Andrej Karpathy, one of the founders of OpenAI and the architect of Tesla's Autopilot program, recently shared something that caught the attention of people watching where AI is heading: he controls his HVAC system through a WhatsApp chatbot. He texts a question or a command, and the AI responds and acts.
Most people reading that will think: interesting party trick. But pay closer attention to the signal it sends.
Karpathy is not building novelty demos. He builds things that work and that reflect genuine shifts in how humans will interact with technology. The fact that he chose home service as his everyday AI use case tells you something about where this space is heading. Homeowners will increasingly expect to interact with contractors and home systems through natural language, whether through a chatbot, a voice interface, or an automated text flow.
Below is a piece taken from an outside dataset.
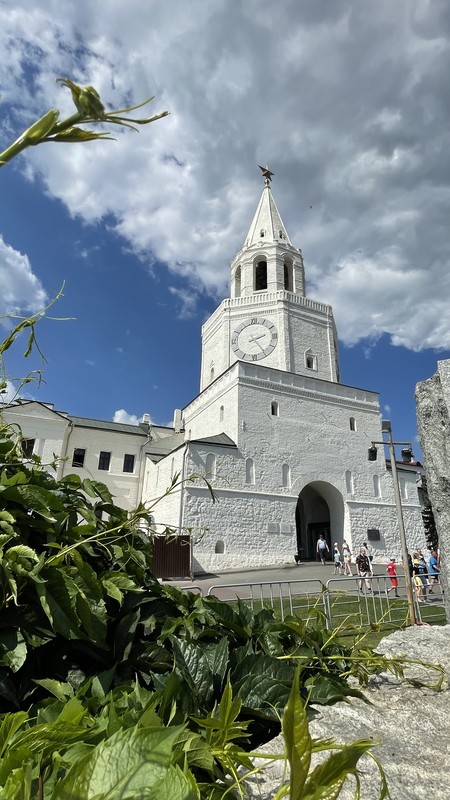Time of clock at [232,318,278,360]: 2:24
For HVAC, plumbing, and electrical companies, this creates both an opportunity and a competitive risk. The opportunity is to be the first business in your market that lets homeowners interact with you on whatever channel they prefer. That might mean an AI-powered chat on your website, an SMS follow-up that actually answers questions, or an automated booking system that handles scheduling without a phone call.
The risk is waiting until every competitor has this capability and treating it as table stakes rather than a differentiator.
The tools to build basic conversational AI touchpoints exist right now and do not require a development team. Platforms like Tidio, Intercom, and several others offer pre-built AI chat flows that can be connected to a service business in days.
You do not need to build what Karpathy built. You just need to start moving toward the version of your business that meets homeowners where they already are.